Allegations of Abuse

  1. The allegations of sexual abuse of the child were first raised by the father and arose out of alleged disclosures by the child during the time she was living with the paternal grandmother.  The mother deposes that in December 2014 she was advised by the paternal grandmother that the child had told her that someone had put a finger in her bottom. The mother said that she immediately informed the Department. According to the Magellan Report completed on or around 29 September 2015 (“the Magellan Report”) the Department had received a notification in relation to the child in November 2014. It was reported as follows:

    [The father] advised that [the child] informed the paternal grandmother [Ms G] that something had poked her in the bum. He was angry and stated that he had no intention of having the child returned to [the mother]’s care as she was not able to provide appropriate care and that she had failed to protect the child from harm...

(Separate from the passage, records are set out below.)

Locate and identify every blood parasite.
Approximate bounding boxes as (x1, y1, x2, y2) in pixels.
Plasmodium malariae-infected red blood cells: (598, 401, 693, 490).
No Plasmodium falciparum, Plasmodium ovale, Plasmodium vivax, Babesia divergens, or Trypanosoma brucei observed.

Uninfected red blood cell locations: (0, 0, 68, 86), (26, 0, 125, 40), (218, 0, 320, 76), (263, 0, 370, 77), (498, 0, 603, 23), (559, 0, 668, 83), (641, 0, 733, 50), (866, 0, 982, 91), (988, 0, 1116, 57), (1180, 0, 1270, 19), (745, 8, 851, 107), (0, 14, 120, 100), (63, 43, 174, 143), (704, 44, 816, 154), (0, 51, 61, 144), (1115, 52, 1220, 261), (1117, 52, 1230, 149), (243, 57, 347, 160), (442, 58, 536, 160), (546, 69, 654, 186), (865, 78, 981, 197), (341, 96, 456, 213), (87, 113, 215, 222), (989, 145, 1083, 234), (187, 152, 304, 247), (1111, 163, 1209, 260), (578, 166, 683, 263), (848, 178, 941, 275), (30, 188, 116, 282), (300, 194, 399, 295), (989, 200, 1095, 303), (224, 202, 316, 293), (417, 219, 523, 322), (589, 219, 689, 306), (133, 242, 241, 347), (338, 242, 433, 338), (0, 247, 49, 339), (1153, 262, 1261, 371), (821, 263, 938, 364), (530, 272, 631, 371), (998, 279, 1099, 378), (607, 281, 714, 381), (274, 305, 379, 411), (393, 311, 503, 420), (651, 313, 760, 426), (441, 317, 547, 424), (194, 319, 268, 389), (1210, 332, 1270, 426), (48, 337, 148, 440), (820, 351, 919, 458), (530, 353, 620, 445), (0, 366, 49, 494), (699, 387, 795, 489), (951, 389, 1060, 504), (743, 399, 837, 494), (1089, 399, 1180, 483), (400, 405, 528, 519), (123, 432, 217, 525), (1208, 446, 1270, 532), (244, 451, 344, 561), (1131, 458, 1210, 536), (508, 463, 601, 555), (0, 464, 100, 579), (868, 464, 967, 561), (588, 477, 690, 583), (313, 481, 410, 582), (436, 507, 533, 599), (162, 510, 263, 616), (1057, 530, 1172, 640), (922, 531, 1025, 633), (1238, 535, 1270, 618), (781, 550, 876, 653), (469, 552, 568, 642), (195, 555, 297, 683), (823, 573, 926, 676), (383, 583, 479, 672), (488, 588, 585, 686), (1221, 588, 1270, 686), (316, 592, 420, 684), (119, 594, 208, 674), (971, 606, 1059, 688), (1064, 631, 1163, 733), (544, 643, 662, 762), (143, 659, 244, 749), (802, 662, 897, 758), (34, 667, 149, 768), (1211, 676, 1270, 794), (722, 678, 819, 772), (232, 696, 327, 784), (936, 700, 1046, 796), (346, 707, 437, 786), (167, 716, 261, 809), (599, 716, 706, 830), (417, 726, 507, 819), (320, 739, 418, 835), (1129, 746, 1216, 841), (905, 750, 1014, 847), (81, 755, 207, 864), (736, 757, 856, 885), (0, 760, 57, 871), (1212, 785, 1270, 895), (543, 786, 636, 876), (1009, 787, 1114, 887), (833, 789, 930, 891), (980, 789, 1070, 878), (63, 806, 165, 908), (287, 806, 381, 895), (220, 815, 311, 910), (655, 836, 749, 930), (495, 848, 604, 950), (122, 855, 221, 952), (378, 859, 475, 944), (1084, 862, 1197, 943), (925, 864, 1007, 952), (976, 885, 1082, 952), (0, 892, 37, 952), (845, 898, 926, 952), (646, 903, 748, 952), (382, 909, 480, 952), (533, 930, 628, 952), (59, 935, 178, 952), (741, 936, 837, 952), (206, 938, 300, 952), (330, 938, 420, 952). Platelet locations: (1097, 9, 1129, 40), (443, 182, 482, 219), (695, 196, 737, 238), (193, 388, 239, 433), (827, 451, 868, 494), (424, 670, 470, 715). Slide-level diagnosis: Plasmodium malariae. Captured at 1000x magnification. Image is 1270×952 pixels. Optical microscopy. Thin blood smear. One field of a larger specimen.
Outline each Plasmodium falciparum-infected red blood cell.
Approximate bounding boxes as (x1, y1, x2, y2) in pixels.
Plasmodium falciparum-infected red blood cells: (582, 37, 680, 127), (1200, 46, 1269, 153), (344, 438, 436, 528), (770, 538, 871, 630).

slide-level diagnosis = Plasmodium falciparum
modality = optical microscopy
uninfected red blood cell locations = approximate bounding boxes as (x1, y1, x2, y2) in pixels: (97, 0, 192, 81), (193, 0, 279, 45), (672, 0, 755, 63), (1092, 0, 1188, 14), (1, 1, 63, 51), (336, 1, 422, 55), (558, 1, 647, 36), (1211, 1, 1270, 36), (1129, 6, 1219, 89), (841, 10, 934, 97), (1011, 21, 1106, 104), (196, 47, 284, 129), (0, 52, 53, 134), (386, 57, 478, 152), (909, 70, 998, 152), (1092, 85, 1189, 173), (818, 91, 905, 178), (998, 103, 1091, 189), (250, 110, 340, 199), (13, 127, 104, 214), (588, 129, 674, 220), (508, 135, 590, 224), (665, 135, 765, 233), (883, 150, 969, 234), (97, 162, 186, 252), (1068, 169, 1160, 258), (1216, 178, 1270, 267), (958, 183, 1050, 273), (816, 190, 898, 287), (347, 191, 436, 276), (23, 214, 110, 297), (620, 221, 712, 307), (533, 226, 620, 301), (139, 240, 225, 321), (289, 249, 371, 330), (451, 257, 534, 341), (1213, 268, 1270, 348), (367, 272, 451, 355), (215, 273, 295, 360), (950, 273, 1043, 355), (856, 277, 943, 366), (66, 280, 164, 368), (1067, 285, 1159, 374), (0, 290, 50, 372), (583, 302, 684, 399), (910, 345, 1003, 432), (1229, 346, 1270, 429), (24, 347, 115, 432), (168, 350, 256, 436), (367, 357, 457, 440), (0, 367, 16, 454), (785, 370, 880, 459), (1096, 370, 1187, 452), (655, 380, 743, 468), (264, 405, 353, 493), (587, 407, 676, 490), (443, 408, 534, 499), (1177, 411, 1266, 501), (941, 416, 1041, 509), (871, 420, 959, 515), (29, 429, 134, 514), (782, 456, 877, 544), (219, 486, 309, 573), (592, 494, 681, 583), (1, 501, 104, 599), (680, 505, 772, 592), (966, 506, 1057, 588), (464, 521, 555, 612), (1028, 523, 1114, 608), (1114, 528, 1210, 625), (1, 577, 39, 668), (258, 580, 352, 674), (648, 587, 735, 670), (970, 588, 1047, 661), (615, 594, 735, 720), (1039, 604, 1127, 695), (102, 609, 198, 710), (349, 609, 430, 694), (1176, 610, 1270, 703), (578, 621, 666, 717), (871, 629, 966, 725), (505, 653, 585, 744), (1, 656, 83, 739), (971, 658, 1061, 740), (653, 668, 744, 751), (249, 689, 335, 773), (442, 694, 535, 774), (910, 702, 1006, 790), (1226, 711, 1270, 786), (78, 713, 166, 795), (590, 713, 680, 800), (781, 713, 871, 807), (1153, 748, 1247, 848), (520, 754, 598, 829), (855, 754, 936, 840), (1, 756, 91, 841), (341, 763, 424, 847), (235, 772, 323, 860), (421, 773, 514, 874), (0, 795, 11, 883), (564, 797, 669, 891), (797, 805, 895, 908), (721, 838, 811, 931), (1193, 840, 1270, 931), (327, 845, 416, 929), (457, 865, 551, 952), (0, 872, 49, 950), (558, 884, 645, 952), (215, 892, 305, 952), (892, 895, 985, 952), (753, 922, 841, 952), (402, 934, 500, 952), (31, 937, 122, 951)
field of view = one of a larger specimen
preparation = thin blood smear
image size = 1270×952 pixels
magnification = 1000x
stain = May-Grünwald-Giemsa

  2. The paternal grandmother when spoken to by the writer informed the writer that she had seen no changes in the child since she had made the comment (no soiling and no wetting). The paternal grandmother stated that she felt it was “just a comment” that was made by the child as she was upset due to being separated from her mother and just wanted to get back to her. Further, the child presented as a happy girl who was attending day care three days per week. The paternal grandmother acknowledged that the child was missing her mother and brother and reunification with her mother was in the child’s best interests.

  3. It was also recorded in the Magellan Report that contact had been made with Senior Sergeant H I Town, Sexual Offences and Child Abuse Investigation Team (“SOCIT”) who had advised the Department that given the limited information no further action would be taken. The report was closed on 6 March 2015 leaving the mother to pursue the child’s return through the family law proceedings.

  4. A further report was made to the Department on 1 June 2015 concerning further disclosures by the child that she had been touched inappropriately by a friend of the mother’s partner Mr J and concerns raised by the paternal grandmother that the child, whilst in her care, had wet the bed, soiled her pants and become afraid of the dark. By this time the child had been returned to the mother’s care but was spending time with the father at the paternal grandmother’s home on alternate weekends. The maternal grandmother reported that the child had stated that Mr J’s friend’s name was “Mr K”. 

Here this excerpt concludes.